[T]he plaintiff filed a discrimination complaint against Thomas Curly/Associated Press, alleging that he had been denied services based, in part, on his religious beliefs in violation of [the Connecticut ban on discrimination in places of public accommodation]. Specifically, the plaintiff claimed that the Associated Press had discriminated against him by refusing to publish articles written by the plaintiff regarding his religious beliefs. In response, counsel for the Associated Press submitted a letter stating that the conduct alleged in the plaintiff’s complaint was outside of the statutory mandate of the defendant and was protected under the federal and state constitutions and federal and state laws.
The Commission on Human Rights & Opportunities agreed with the AP, and so did the courts. The case could have been rejected on the grounds that the AP is not a place of public accommodation (at least as to the contents of its wire service), or that excluding an article based on its religious message doesn’t constitute discrimination against Mehdi because of his religion — I’m not sure how those arguments would have fared under Connecticut law, but they seem quite plausible to me. But the trial and appellate courts instead focused on the First Amendment argument, and the First Amendment analysis strikes me as exactly right:
The Superior Court, in affirming the decision of the defendant, agreed that had the defendant required the Associated Press to publish the materials requested by the plaintiff, such an order would violate the first amendment. The court is correct under Miami Herald Publishing Co. v. Tornillo, 418 U.S. 241, 94 S. Ct. 2831, 41 L. Ed. 2d 730 (1974), where the United States Supreme Court concluded that a Florida statute requiring newspapers to print a reply from a candidate for elected office if the newspaper had assailed the candidate’s personal character or official record was unconstitutional. Id., 258. “The clear implication has been that any such compulsion to publish that which reason tells [a newspaper publisher] should not be published is unconstitutional.” (Internal quotation marks omitted.) Id., 256; see also Pittsburgh Press Co. v. Pittsburgh Commission on Human Relations, 413 U.S. 376, 391, 93 S. Ct. 2553, 37 L. Ed. 2d 669 (1973) (court reaffirmed unequivocally protection of editorial judgment and free expression of views); Associated Press v. United States, 326 U.S. 1, 20 n.18, 65 S. Ct. 1416, 89 L. Ed. 2013 (1945) (newspaper not required to publish something that in its judgment should not be published).

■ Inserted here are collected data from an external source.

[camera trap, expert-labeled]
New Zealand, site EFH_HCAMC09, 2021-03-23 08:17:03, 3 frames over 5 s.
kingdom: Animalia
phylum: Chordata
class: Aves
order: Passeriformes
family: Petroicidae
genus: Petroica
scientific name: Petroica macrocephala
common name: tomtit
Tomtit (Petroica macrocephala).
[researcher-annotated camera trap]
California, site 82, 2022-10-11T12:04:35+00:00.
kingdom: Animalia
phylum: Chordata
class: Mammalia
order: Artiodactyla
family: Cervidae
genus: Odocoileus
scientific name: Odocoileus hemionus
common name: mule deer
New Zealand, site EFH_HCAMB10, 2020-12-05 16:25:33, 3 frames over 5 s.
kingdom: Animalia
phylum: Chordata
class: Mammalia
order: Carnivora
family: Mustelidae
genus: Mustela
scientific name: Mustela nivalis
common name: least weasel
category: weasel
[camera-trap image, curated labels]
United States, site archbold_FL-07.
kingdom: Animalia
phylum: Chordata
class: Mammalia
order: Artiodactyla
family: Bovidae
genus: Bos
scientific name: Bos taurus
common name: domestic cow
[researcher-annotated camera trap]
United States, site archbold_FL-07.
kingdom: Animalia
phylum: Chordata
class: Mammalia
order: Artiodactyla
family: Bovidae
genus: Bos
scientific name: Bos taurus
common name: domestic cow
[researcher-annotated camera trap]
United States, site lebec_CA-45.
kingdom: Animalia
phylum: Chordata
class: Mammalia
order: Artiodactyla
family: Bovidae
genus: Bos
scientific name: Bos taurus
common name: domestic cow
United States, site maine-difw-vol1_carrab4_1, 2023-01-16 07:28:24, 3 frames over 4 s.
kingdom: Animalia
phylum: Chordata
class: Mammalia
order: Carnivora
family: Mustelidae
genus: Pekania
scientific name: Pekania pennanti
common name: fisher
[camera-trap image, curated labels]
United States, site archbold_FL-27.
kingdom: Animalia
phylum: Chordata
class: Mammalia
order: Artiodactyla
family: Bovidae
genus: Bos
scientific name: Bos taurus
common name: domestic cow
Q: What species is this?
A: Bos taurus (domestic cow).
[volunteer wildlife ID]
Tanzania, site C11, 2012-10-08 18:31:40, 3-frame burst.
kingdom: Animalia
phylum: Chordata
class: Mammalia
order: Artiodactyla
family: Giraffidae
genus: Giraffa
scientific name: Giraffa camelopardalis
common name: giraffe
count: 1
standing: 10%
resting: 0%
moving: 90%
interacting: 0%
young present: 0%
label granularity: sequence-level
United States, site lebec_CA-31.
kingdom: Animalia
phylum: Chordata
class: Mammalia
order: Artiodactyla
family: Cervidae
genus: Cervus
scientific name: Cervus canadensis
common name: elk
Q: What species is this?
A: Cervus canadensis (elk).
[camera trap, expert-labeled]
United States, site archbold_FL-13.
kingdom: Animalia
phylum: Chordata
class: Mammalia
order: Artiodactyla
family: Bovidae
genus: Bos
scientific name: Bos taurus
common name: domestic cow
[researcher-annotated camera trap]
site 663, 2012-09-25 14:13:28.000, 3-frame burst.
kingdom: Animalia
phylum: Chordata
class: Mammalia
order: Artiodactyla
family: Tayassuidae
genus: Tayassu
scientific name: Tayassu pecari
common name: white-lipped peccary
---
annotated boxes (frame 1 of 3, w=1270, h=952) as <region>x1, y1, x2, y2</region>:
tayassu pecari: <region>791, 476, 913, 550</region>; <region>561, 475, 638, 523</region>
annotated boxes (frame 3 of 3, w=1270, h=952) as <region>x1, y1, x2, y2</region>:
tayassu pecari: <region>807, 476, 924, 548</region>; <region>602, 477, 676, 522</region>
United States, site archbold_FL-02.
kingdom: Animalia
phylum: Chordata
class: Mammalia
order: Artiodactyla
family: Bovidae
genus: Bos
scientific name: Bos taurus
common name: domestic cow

Justice White’s concurring opinion in Miami Herald Publishing Co. contains language applicable to the present case. “But the balance struck by the [f]irst [a]mendment with respect to the press is that society must take the risk that occasionally debate on vital matters will not be comprehensive and that all viewpoints may not be expressed…. [A law requiring publication] runs afoul of the elementary [f]irst [a]mendment proposition that government may not force a newspaper to print copy which, in its journalistic discretion, it chooses to leave on the newsroom floor. Whatever power may reside in government to influence the publishing of certain narrowly circumscribed categories of material … we have never thought that the [f]irst [a]mendment permitted public officials to dictate to the press the contents of its news columns or the slant of its editorials.” (Citations omitted; emphasis added; internal quotation marks omitted.) Miami Herald Publishing Co. v. Tornillo, supra, 418 U.S. 260–61. Guided by this first amendment jurisprudence, we conclude that the Superior Court properly rejected the plaintiff’s appeal from the defendant’s dismissal of his discrimination complaint.
This should also be relevant to the occasional attempts to force newspapers to publish same-sex wedding or civil union announcements (such as in Bird v. New Orleans Times-Picyaune and Linebarier v. Oregonian Publishing Co.). Thanks to Prof. Howard Friedman (Religion Clause) for the pointer.